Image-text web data
________

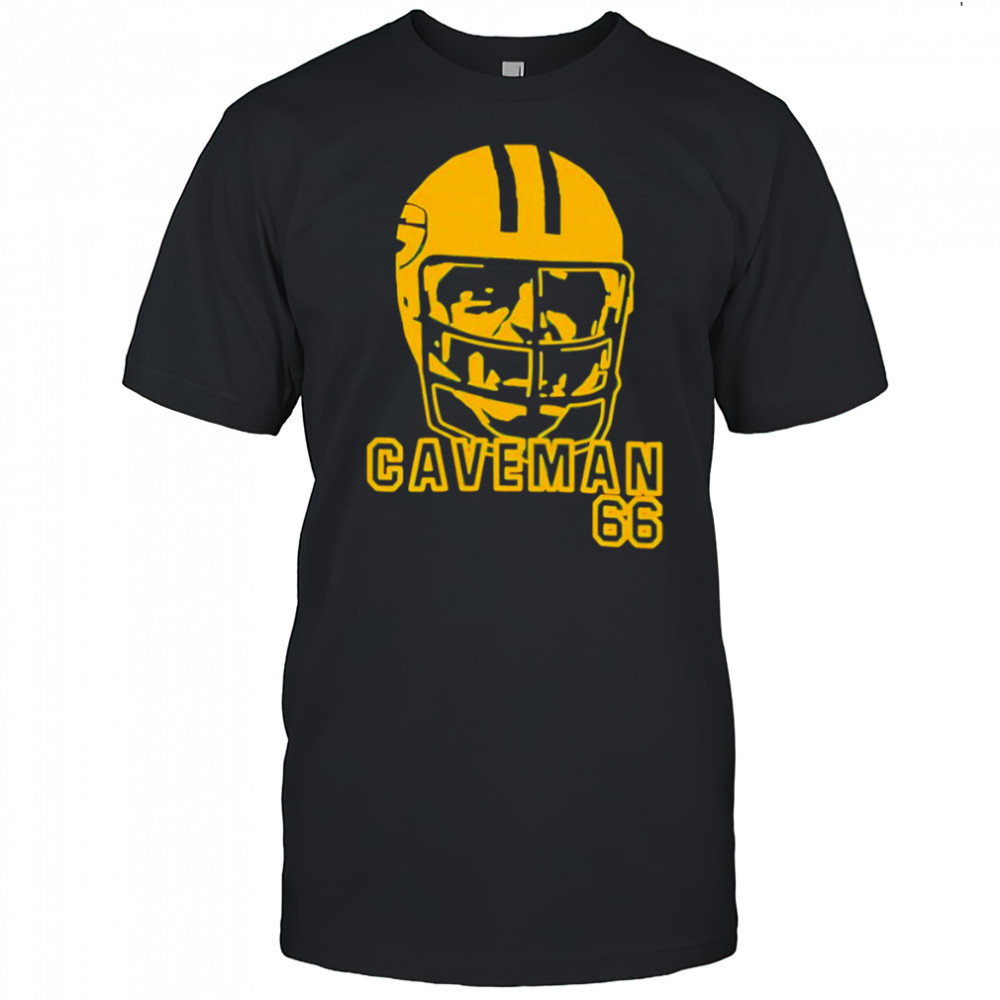 Caveman 66 Outline shirt
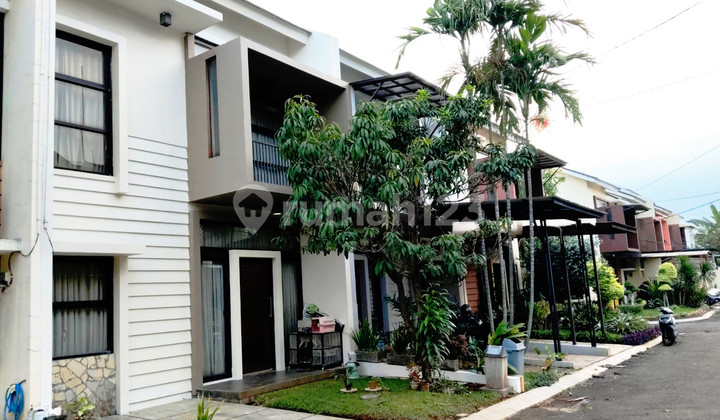 Rumah 2 Lantai Dekat Gerbang Toll dan Stasiun Pondok Ranji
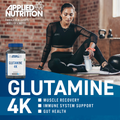 Image 4 for Glutamine 4K 120 Capsules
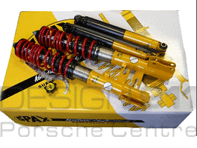 Kit Suspensión Regulable SPAX. Porsche 944 1986>> / 944S2 / 944 TURBO / 968 - 94434303117, 94434303217, 95133303205, 95133303206, 95134303105, 95134303205, 95134303112, 95134303212, 94433303204 - RSX104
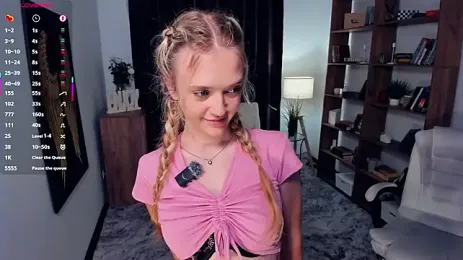 AleneHayek webcam model stream image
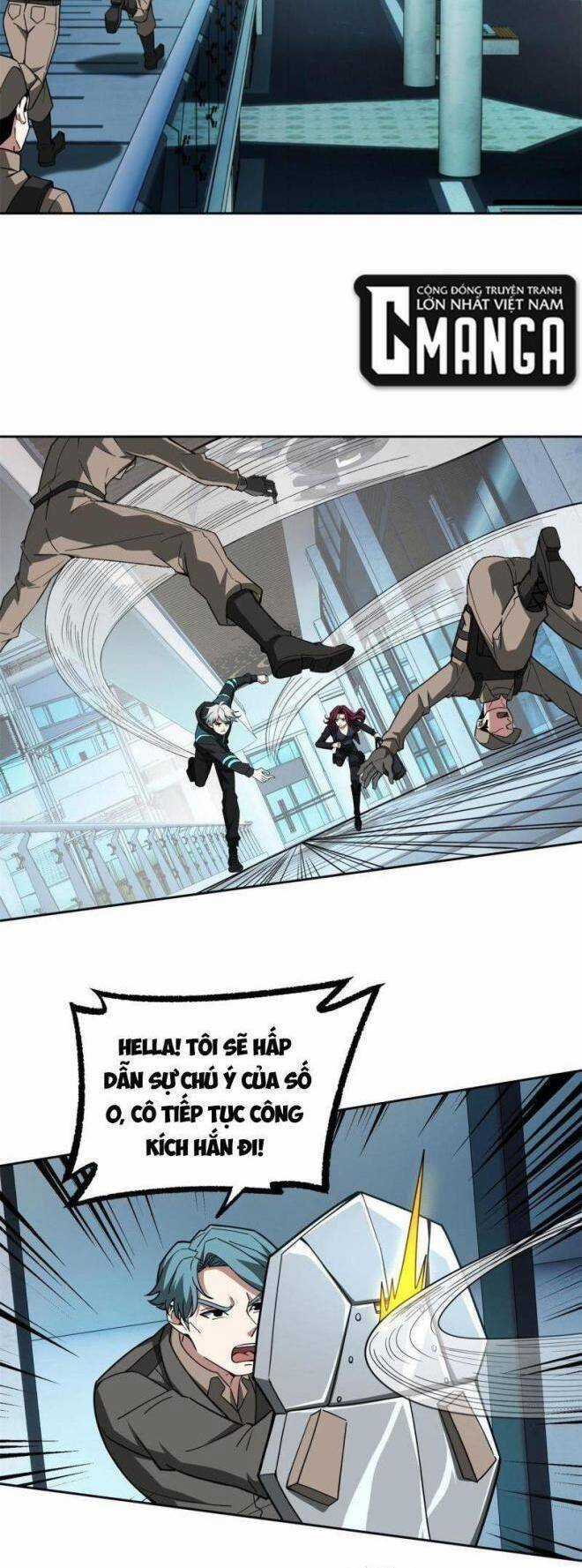 Thợ Máy Siêu Cấp Chapter 162 trang 1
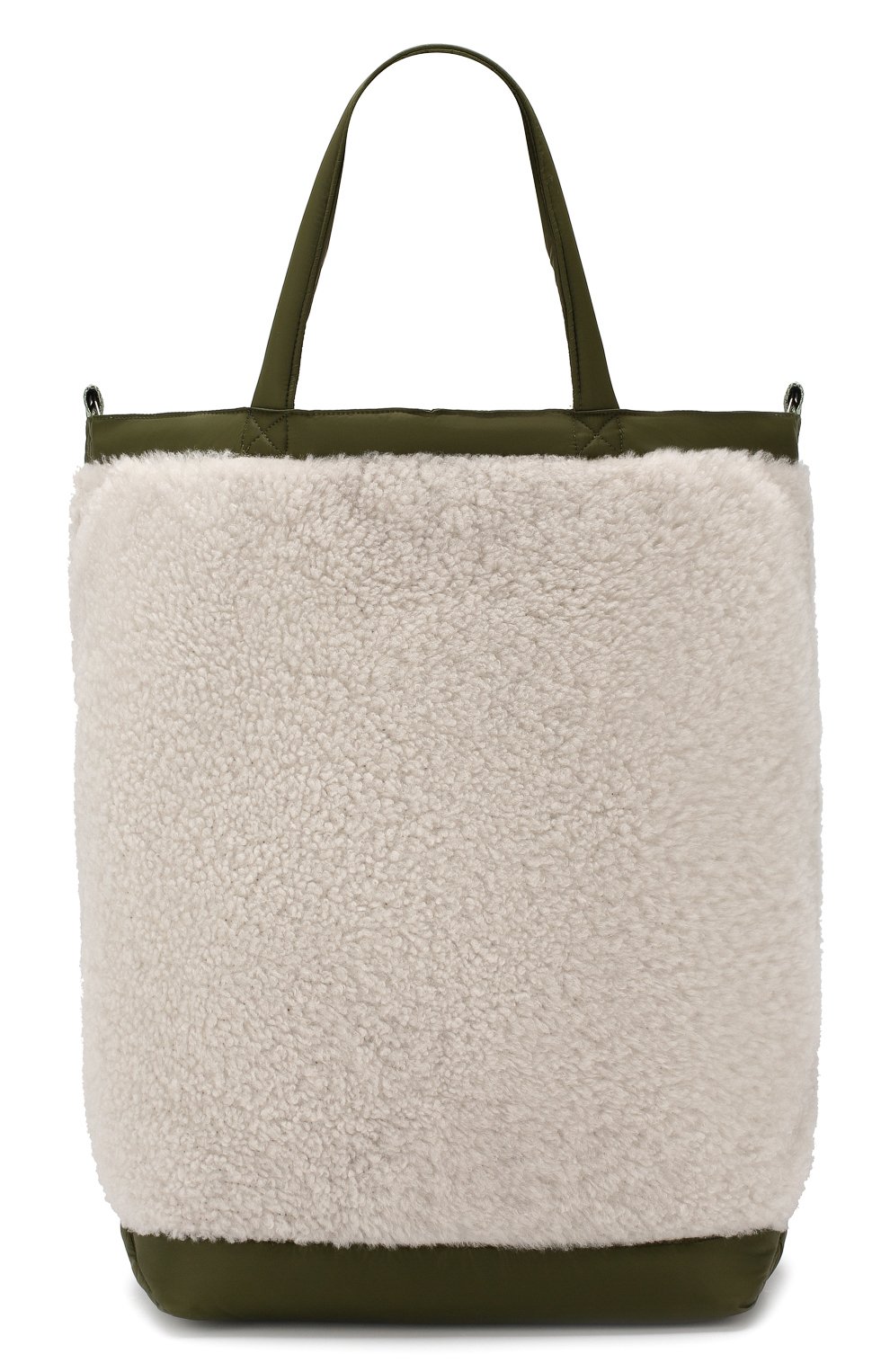 Сумка-тоут с отделкой овчиной YS ARMY PARIS, арт. 9EFA058XXMEPR, фото 1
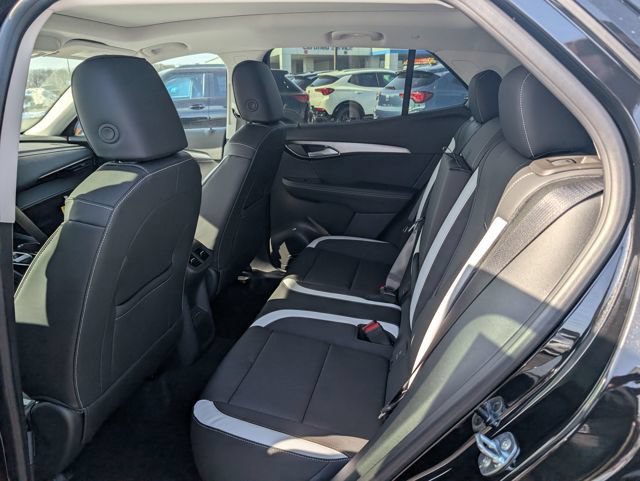 New 2026 Buick Envision Sport Touring AWD/4WD image 9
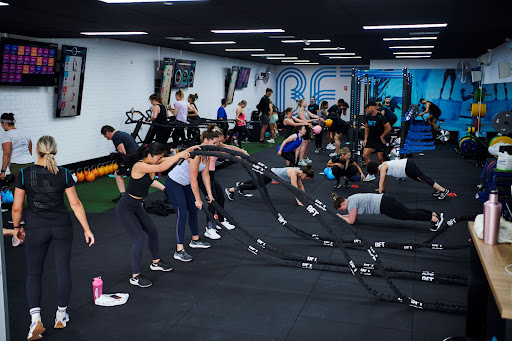Body Fit Training Profile Picture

________

What you should do: Copy the records word for word, starting with the first one and ending after the line that contains "Kit Suspensión Regulable". Leave the pictures out of your answer.

Solution for this problem:
 Caveman 66 Outline shirt
 Rumah 2 Lantai Dekat Gerbang Toll dan Stasiun Pondok Ranji
 Image 4 for Glutamine 4K 120 Capsules
 Kit Suspensión Regulable SPAX. Porsche 944 1986>> / 944S2 / 944 TURBO / 968 - 94434303117, 94434303217, 95133303205, 95133303206, 95134303105, 95134303205, 95134303112, 95134303212, 94433303204 - RSX104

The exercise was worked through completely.